(Assigned task 1)
Answer these questions from the Brooklyn Bridge text.
(a) In which month does the bridge's usage peak, and at what monthly figure?
(b) What is the highest hourly count of cyclists traveling from Brooklyn to Manhattan, and when does it occur?
(c) Which two bodies of water does the East River connect?
(Assigned task 2) Reproduce a section of the Brooklyn Bridge text word for word. Start at the words "The East River is" and end after the words "of the water.".
(Assigned task 3) Resume the text on the Brooklyn Bridge and the East River, starting after its final sentence.

(Provided passage)
Through this mode of transit, social aspects naturally take shape in connection with two things; the connection in the visual and the physical.

From an experiential standpoint, the journey across the bridge contains everyone from children to adults, from all over the world. We documented the experience on an April Saturday mid-afternoon hours and found that the bridge is very full and mostly full of tourists and salesmen, leaving minimal space for cyclists. It is a dangerous experience for cyclists, despite several police carts being parked on the bridge to help regulate. According to a 2019 study, this is the peak time of the week. In terms of monthly trends, the peak usage maxes out in July at 23,380 per month, while hitting a low during January at 8,255 per month.

Brooklyn to Manhattan

While the number of pedestrians was overwhelming, there were a few cyclists that dared to cross the bridge during peak hours. The peak in cyclists from Brooklyn to Manhattan has a range of 1 per hour in the middle of the night on weekdays, to 173 per hour during morning work commutes. Traveling in the other direction (Manhattan to Brooklyn), the cyclist commute ranges from 1 per hour in the late-night hours on weekdays, to 169 per hour during evening commutes. Putting this into context makes the Brooklyn Bridge very directional, which means everything from the social and environmental changes depending on the time. On the weekends, the correlation according to time is very much the same, with the peak cyclists being about 50% of what they are on the weekdays (NYCDOT).

Manhattan to Brooklyn

During these peak hours, how can we resolve the coexistence of the cyclists and pedestrians? How do we help encourage the social aspect of the bridge, taking advantage of the views, while simultaneously allowing commuters to efficiently and safely transverse the East River?

Environment

The East River is a saltwater tidal estuary. It is not actually a river, it is a tidal strait, and connects the Upper New York Bay to Long Island Sound. It changes its direction of flow frequently and fluctuates in its current, amplified by its narrowness and variety of depths.

Throughout most of its history, the East River has been the receptacle for the city’s garbage and sewage. “Night men” who collected “night soil” from outdoor privies, would dump their loads into the river. Even after the Croton and New Croton Aqueducts gave rise to indoor plumbing, the waste that was flushed away into the sewers, where it mixed with ground runoff, made its way into the river untreated. By the 1850s, this runoff caused eutrophication caused by an increase in algae and a decrease in other wildlife, such as the oyster beds that became unsafe to eat because of their natural filtration of the water.

Quantitative chart reasoning data:
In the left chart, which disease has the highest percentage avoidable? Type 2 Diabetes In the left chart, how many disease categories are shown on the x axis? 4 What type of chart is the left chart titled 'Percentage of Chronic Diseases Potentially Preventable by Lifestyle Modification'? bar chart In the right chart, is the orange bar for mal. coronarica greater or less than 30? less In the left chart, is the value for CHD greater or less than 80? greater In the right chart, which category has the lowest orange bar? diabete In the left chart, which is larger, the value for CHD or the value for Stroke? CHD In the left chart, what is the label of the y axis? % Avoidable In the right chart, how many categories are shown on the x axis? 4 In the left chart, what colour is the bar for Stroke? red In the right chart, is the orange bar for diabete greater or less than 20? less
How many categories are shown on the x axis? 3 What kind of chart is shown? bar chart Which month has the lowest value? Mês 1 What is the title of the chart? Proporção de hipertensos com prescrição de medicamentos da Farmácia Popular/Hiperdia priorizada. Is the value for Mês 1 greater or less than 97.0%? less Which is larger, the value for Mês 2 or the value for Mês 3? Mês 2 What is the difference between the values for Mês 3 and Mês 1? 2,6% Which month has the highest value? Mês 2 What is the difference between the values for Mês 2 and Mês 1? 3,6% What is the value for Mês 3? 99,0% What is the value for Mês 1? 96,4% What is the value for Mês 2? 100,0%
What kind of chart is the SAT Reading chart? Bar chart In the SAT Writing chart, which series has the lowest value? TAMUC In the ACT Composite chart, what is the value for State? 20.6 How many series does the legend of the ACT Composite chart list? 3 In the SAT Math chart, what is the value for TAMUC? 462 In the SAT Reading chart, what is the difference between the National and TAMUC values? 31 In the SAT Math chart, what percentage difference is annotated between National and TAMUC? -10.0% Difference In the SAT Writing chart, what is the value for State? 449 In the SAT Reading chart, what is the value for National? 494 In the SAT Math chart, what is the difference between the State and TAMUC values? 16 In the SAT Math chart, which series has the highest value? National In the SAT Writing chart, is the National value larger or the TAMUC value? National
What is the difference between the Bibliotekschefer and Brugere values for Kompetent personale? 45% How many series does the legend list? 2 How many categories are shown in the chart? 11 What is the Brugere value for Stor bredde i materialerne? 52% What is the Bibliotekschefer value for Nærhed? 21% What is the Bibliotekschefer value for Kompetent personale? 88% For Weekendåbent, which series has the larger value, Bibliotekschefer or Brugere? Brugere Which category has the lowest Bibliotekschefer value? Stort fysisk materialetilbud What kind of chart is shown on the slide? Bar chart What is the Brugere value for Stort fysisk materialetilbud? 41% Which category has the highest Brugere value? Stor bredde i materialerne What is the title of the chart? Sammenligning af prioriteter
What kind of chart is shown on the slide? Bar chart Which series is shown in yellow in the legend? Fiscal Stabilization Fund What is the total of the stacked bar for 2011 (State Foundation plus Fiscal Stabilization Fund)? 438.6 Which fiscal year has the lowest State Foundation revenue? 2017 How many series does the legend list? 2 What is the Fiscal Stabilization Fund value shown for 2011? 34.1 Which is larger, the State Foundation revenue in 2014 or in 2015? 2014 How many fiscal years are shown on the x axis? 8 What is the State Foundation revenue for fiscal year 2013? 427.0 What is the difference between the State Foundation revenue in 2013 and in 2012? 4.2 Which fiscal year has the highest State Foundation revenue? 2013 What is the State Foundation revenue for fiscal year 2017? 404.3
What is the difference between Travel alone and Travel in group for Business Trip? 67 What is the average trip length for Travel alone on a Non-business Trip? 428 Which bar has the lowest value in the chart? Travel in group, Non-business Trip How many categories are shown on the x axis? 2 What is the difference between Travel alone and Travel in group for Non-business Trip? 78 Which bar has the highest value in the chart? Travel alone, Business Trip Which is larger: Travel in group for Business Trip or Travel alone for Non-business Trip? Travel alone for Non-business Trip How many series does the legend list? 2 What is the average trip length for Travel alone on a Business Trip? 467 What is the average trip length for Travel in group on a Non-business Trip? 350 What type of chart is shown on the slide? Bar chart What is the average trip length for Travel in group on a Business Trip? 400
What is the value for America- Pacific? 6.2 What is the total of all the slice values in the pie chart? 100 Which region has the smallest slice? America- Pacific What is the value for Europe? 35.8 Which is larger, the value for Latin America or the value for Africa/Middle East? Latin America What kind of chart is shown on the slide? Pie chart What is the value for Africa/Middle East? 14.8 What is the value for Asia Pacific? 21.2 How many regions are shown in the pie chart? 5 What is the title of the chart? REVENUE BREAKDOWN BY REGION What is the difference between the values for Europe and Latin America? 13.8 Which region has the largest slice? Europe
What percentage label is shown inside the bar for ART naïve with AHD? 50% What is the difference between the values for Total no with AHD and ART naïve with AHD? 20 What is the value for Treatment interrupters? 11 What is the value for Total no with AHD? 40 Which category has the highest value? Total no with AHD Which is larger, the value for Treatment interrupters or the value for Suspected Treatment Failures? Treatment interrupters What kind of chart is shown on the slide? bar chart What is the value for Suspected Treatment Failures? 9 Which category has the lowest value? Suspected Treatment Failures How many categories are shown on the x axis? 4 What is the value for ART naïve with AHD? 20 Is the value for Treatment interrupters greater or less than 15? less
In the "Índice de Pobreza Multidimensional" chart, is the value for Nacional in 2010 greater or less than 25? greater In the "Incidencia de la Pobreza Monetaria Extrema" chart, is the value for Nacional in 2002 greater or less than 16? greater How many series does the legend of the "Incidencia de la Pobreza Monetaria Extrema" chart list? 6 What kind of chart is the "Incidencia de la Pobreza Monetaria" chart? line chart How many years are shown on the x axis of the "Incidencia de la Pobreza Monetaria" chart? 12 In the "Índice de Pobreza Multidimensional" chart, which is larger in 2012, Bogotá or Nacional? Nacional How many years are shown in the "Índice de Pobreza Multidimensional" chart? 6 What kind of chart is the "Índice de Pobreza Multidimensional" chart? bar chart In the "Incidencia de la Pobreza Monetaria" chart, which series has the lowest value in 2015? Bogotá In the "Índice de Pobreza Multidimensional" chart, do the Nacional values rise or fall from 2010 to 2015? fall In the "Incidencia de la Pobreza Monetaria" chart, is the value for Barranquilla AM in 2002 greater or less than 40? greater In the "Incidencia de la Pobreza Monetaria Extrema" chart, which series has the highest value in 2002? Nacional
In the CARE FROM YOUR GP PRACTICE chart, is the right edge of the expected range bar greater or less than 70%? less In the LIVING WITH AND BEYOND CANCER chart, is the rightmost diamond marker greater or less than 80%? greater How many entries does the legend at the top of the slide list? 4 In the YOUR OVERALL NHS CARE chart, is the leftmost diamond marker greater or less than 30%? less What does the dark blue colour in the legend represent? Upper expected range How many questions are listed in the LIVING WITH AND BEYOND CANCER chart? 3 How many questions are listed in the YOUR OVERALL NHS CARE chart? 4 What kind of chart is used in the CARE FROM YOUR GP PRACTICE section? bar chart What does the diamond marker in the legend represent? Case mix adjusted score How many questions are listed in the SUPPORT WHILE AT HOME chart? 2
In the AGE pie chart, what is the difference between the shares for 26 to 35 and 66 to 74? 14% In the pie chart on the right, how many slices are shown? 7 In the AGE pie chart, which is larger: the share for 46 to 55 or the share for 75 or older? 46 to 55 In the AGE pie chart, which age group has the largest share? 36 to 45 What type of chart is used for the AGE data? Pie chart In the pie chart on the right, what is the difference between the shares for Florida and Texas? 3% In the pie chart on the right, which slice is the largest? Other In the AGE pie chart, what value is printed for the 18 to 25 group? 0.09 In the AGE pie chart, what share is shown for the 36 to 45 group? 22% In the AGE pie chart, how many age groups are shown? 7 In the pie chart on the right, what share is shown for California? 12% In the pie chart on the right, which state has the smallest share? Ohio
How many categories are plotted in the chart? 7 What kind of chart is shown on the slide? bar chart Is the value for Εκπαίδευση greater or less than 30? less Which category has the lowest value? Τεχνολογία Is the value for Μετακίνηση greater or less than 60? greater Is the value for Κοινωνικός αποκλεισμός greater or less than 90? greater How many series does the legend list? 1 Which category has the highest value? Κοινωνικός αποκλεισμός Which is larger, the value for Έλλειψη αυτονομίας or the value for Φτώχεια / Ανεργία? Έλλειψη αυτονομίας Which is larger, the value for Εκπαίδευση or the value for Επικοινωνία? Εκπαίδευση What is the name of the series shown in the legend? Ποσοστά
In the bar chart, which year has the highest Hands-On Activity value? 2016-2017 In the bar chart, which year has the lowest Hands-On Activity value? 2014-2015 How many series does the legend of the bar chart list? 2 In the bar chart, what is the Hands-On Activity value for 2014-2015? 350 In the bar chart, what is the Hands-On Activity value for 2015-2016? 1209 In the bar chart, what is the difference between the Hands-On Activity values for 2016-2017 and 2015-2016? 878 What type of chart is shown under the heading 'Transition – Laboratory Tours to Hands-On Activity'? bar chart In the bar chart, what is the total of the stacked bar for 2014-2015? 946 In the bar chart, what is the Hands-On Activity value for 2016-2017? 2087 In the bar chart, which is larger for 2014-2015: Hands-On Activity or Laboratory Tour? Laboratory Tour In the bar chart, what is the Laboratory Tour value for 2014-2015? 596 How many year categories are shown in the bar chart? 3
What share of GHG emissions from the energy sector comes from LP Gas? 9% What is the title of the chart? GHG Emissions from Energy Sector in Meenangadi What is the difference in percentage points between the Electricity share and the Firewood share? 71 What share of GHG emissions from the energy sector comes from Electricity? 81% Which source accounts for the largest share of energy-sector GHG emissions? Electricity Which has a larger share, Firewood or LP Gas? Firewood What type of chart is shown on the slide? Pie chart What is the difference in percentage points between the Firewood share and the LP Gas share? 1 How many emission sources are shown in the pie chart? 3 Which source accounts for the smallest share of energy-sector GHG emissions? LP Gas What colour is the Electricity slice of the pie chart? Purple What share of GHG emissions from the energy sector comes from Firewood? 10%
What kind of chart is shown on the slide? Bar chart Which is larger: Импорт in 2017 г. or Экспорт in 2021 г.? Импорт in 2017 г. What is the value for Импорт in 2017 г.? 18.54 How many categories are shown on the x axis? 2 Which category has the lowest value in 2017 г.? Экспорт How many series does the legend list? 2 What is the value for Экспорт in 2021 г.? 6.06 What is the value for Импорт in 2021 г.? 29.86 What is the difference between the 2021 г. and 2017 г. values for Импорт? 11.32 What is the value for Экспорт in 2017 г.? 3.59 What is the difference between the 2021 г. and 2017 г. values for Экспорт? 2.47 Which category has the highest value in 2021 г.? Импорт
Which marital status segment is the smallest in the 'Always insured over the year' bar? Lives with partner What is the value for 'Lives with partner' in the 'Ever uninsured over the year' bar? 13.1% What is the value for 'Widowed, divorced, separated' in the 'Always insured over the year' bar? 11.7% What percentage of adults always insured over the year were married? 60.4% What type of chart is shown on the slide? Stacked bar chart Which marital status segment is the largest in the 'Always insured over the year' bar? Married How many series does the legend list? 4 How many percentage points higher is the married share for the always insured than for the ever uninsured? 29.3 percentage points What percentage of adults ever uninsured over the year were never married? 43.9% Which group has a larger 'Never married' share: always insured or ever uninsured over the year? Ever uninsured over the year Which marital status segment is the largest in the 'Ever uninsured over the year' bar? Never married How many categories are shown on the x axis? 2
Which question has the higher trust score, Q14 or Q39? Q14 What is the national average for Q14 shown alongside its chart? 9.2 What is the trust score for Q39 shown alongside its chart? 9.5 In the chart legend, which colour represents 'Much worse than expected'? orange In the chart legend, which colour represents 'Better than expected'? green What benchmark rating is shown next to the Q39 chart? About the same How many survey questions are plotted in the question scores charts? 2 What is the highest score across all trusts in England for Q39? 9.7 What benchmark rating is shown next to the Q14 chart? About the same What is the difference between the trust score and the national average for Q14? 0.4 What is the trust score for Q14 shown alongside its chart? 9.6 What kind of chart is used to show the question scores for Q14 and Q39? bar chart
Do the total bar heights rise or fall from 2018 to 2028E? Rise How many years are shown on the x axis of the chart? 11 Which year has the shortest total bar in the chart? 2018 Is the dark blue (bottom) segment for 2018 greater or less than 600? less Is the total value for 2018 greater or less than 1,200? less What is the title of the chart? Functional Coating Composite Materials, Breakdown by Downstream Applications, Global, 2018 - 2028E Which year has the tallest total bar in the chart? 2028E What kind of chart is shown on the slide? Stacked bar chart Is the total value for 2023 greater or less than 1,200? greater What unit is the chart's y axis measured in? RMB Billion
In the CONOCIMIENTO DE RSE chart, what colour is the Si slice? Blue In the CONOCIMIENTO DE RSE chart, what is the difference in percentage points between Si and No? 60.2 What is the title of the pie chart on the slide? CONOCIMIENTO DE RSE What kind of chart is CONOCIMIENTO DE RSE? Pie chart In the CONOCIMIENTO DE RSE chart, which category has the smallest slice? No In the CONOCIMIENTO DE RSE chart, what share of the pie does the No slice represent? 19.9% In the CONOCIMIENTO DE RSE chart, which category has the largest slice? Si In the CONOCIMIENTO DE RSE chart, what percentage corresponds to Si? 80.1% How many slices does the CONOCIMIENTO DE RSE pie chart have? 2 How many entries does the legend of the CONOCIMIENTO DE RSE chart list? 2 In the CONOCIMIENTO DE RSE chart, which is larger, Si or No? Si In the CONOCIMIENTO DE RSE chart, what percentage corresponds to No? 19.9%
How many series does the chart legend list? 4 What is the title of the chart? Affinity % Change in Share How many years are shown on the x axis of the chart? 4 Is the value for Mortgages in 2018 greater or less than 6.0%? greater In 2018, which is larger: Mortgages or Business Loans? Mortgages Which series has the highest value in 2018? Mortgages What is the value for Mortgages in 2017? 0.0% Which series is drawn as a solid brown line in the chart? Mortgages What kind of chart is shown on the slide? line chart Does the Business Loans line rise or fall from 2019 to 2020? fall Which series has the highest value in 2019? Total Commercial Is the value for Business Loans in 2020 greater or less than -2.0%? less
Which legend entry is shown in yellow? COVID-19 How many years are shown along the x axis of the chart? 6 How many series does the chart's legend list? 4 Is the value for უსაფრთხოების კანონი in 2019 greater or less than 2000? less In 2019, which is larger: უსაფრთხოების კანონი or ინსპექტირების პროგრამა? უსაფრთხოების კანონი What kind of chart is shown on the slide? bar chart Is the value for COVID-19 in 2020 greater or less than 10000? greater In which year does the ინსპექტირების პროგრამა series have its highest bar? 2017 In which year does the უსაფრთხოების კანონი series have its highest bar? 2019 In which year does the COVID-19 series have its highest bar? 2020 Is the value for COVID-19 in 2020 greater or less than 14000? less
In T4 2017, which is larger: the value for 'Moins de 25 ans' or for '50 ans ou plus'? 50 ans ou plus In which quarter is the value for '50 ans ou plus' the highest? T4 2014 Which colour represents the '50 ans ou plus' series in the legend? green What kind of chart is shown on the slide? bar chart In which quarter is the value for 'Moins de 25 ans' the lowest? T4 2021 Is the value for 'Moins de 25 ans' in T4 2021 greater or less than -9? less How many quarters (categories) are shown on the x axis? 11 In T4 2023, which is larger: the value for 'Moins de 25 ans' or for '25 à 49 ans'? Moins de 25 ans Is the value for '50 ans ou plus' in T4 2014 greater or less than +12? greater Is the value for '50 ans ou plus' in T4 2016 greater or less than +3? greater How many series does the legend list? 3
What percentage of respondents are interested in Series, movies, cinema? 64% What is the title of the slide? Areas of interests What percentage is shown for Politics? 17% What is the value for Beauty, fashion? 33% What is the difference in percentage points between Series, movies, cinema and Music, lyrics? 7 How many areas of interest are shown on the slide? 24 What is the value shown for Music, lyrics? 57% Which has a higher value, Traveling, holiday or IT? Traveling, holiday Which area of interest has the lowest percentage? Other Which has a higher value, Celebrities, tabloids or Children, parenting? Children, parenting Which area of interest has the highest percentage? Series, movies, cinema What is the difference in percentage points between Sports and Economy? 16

(Written answer 1)
(a) July, at 23,380 per month.
(b) 173 per hour, during morning work commutes.
(c) The Upper New York Bay and Long Island Sound.

(Written answer 2)
The East River is a saltwater tidal estuary. It is not actually a river, it is a tidal strait, and connects the Upper New York Bay to Long Island Sound. It changes its direction of flow frequently and fluctuates in its current, amplified by its narrowness and variety of depths.

Throughout most of its history, the East River has been the receptacle for the city’s garbage and sewage. “Night men” who collected “night soil” from outdoor privies, would dump their loads into the river. Even after the Croton and New Croton Aqueducts gave rise to indoor plumbing, the waste that was flushed away into the sewers, where it mixed with ground runoff, made its way into the river untreated. By the 1850s, this runoff caused eutrophication caused by an increase in algae and a decrease in other wildlife, such as the oyster beds that became unsafe to eat because of their natural filtration of the water.

(Written answer 3)
As of 2007, the river has been cleaner than it has in decades. In 2010, it was classified as Use Classification I, which means it can be used for boating and fishing although the river is still unsafe to swim in due to pollution and it’s aggressive speed. Projects such as+Pool aim to filter water and make the river a place in which to swim -at least within a confined area. Thanks to cleanups and regulations of pollution and development, the East River has shown signs of recovering biodiversity. However, some invasive species such as the European Green Crab, have created imbalances within the estuary and with increasing climate change, the future biodiversity of the habitat is in flux.

Thoughts

The bridge’s spatiality between different users has not adapted over time. As the volume of users has shifted and multiplied, reimagination is needed in the way that the bridge is socially and functionally experienced.

We are thinking how can we trigger inspiration in the places we transit on a daily basis? –especially when they are only space we move across and barely spend time or attention?

The emergence of COVID-19 has started to change the way we interpret space and gathering in a time where density is not only being viewed as a social construct but one of health. Only time will tell the effect it will have on social life, public space and urbanism in the long term.